Jessf: Balsa isn't too soft/delicate? I'm going to be carrying this knife/saya around in a backpack full of junk almost daily.


----------



## jessf (Oct 3, 2016)

I generally use the 5/32 thickness. It gets dinged up but ive never had one break up. I carry them in a backpack too but likely with less junk.



wbusby1 said:


> I have a Michaels relatively close but what wood do you recommend?
> 
> Jessf: Balsa isn't too soft/delicate? I'm going to be carrying this knife/saya around in a backpack full of junk almost daily.


----------



## toddnmd (Oct 3, 2016)

If you do the "sandwich method", you can use something soft (I used basswood, in the thickness necessary for the spine) between sheets of harder wood. If you wanna go cheap, you could just get some red oak or maple that's easily available for the outside pieces (or order something more exotic, 1/8 thickness should be fine).
If you're gonna go to the trouble of making a saya, it doesn't cost that much more, or take that much more time, to make it look good.


----------



## milkbaby (Oct 3, 2016)

For a laminated saya, I vote basswood or balsa for the middle piece as it's soft and gentle on your blade edge.

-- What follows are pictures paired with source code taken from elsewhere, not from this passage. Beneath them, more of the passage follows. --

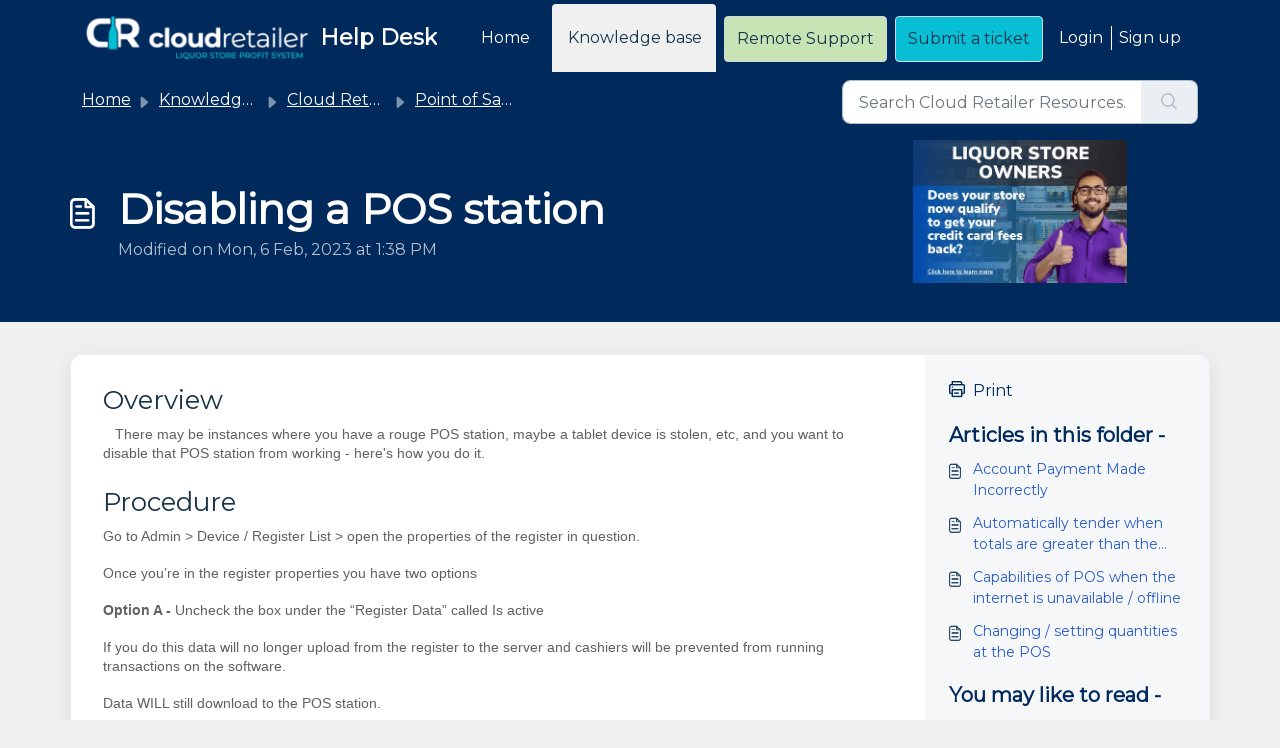

--- FILE ---
content_type: application/javascript
request_url: https://helpdesk.cloudretailer.com/assets/cdn/portal/scripts/integrations.js
body_size: -1079
content:
(window.webpackJsonp=window.webpackJsonp||[]).push([[44],{262:function(t,e,n){"use strict";n.r(e);var o=n(28);if(function(){function t(){dataLayer.push(arguments)}if(window.store.googleAnalytics){var e=window.store.googleAnalytics,n=e.account_number,i=e.domain,a=e.ga4;if(n){var r;a?(window.dataLayer=window.dataLayer||[],t("js",new Date),i&&t("set","linker",{domains:[i]}),t("config",n),r="https://www.googletagmanager.com/gtag/js?id=".concat(n)):(window._gaq=window._gaq||[],window._gaq.push(["_setAccount",n]),window._gaq.push(["_addDevId","00P19"]),i&&window._gaq.push(["_setDomainName",i]),window._gaq.push(["_trackPageview"]),r="".concat("https:"===document.location.protocol?"https://ssl":"http://www",".google-analytics.com/ga.js"));var c={type:"text/javascript",async:!0,src:r};Object(o.a)(c,!0)}}}(),function(){if(window.store.freshchat){var t=window.store,e=t.currentLocale,n=t.account.id,i=t.portal.id,a=t.user;a=void 0===a?{}:a;var r=a.name,c=a.email,d=t.freshchat,s=d.token,w=d.visitor_widget_host_url,u=d.autofaq_enabled,g=d.freddy_bot_status,p=d.freddy_bot_widget_config,_=d.csp_nonce,f={src:"".concat(w,"/js/widget.js")},l={token:s,host:w};u&&g&&(l.locale=e,l.meta={fw_product:"freshdesk",fw_product_acc_id:n.toString(),fw_group_id:i.toString()},l.config=p),c&&r&&(l.externalId=c,l.firstName=r,l.email=c),_&&(l.cspNonce=_),Object(o.a)(f,!0).then(function(){window.jQuery(document).ready(function(){window.fcWidget.init(l)})})}}(),window.store.freddy_bot){var i=window.store,a=i.user,r=a.name,c=a.email,d=i.freddy_bot,s=d.widget_code_src,w=d.freshdesk_product_id,u=d.external_id,g=d.widget_code_env,p=d.widget_code_self_init,_=d.widget_code_init_type,f=d.widget_code_region;!function(){if(!document.getElementById("spd-busns-spt")){var t={id:"spd-busns-spt",async:!0,src:s,"data-prdct-hash":w,"data-ext-client-id":u,"data-env":g,"data-self-init":p,"data-init-type":_,"data-region":f};Object(o.a)(t,!0).then(function(){window.Freshbots.initiateWidget({getClientParams:function(){return{"cstmr::nm":r,"cstmr::eml":c}}})})}}()}},28:function(t,e,n){"use strict";var o=n(3),i=n.n(o),a=function(t){var e=arguments.length>1&&void 0!==arguments[1]?arguments[1]:!1,n=document.createElement("script");Object.entries(t).forEach(function(t){var e=i()(t,2),o=e[0],a=e[1],r="boolean"==typeof a?"":a;n.setAttribute(o,r)});var o=e?"head":"body",a=document.querySelector("".concat(o," script"));return a.parentNode.insertBefore(n,a),new Promise(function(t,e){n.onload=function(){t.apply(void 0,arguments)},n.onerror=function(){e(new Error("Error in loading scripts"))}})};e.a=a}},[[262,0]]]);

--- FILE ---
content_type: application/javascript
request_url: https://cdn.freshstatus.io/widget/index.js
body_size: -128
content:
import"./index-484985c5.js";
//# sourceMappingURL=index.js.map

I don't have any power tools except a borrowed drill, so if you're like me, then I vote basswood as you can still cut it relatively easy with a handsaw or even boxcutter. It's a bit more resistant to dings on the outside than balsa. I also made a saya out of pine by hand; it was more difficult to work with only hand tools, but it's also nicer looking due to more interesting wood.

If you have a table saw, band saw, and/or belt or disc grinder, then I vote cool looking wood on the outside with basswood or pine for the inner layer.


----------



## toddnmd (Oct 4, 2016)

Any chance you could borrow a jig saw from someone? That would give you options.


----------